A tela destaca as mudanças que Dylan fez ao longo dos manuscritos, mostrando, por exemplo, como a linha “Você é um filho dos anjos / Você é um homem das nuvens”, na primeira versão, foi ajustada, pouco a pouco, para terminar como “Você é um homem das montanhas, você pode andar nas nuvens”.

O cantor e compositor Bob Dylan Foto: Mario Anzuon/ Reuters

A exposição Jokerman é um exemplo de como os organizadores do Dylan Center, inaugurado após obras no valor de US$ 10 milhões com shows de Elvis Costello, Patti Smith e Mavis Staples, tentaram dar vida aos arquivos de Dylan e atrair o público.

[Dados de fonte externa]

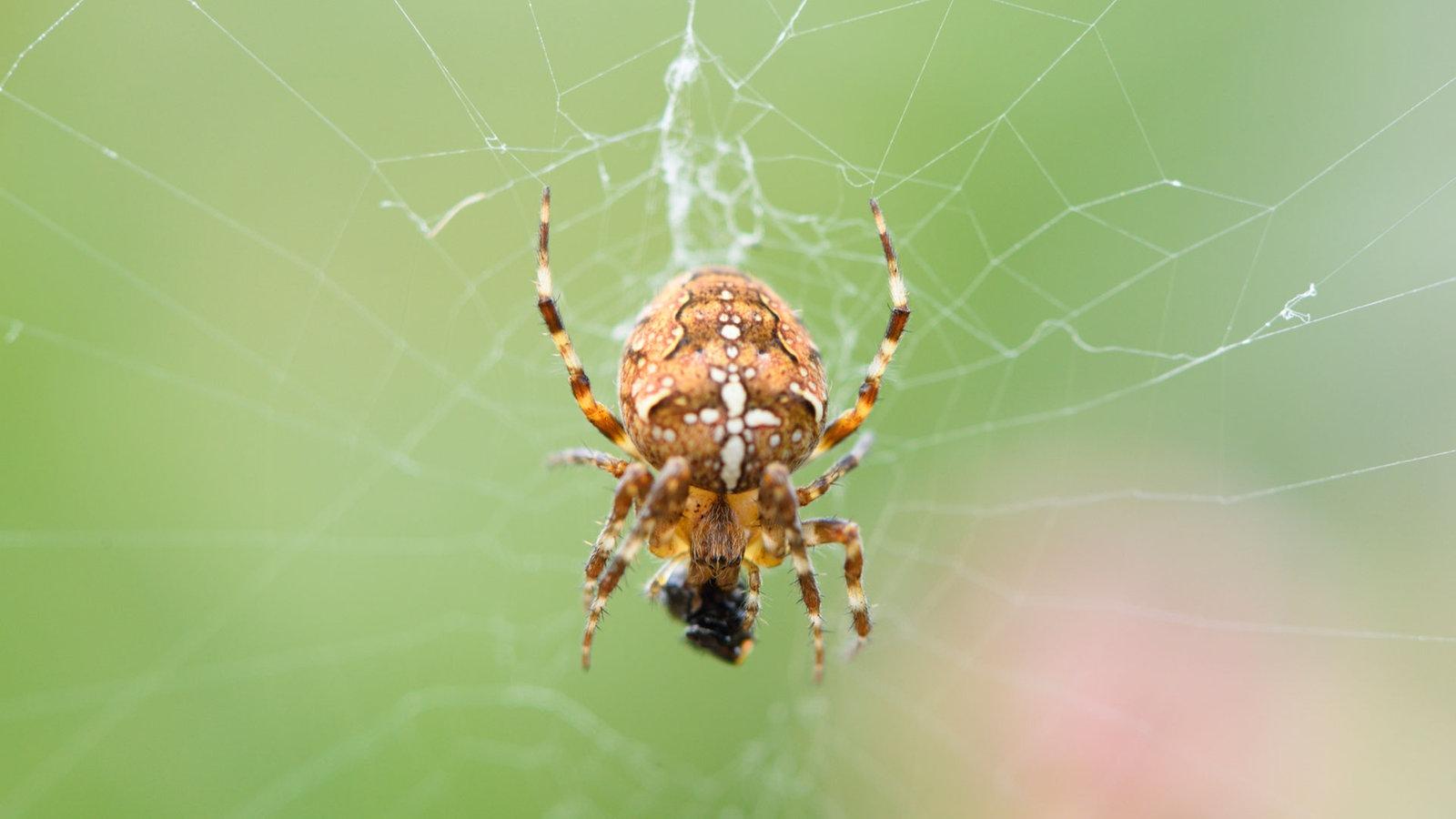 Sofa Images Spinnen Heimische Spinnenarten Spinnen Insekten Und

Também é representativa do objetivo maior do centro: usar o vasto arquivo de Dylan, com documentos e artefatos de quase toda a sua carreira, para iluminar o processo criativo. Além de exposições focadas no trabalho do artista, a instalação de dois andares terá uma galeria rotativa com o trabalho de outros criadores. O primeiro é Jerry Schatzberg, o cineasta e fotógrafo responsável pela capa do álbum “Blonde on Blonde”, de 1966.

“Nós realmente esperamos que os visitantes saiam com a sensação de que podem explorar seus próprios instintos criativos, seus próprios impulsos de expressão artística”, diz Steven Jenkins, diretor do centro.

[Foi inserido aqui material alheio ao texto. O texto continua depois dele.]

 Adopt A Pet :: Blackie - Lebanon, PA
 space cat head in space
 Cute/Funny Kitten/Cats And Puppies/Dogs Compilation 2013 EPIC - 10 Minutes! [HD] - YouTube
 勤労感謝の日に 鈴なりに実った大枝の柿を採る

Objetos em exposição no Bob Dylan Center, em Tulsa, nos Estados Unidos Foto: AP Photo/Sue Ogrocki

O Dylan Center, localizado em uma extremidade de um edifício industrial centenário no centro de Tulsa - o Woody Guthrie Center - foi fundado para exibir itens do Arquivo Bob Dylan, adquirido em 2016 pela George Kaiser Family Foundation e pela Universidade de Tulsa por cerca de US$ 20 milhões. (A fundação Kaiser mais tarde comprou a parte da universidade.)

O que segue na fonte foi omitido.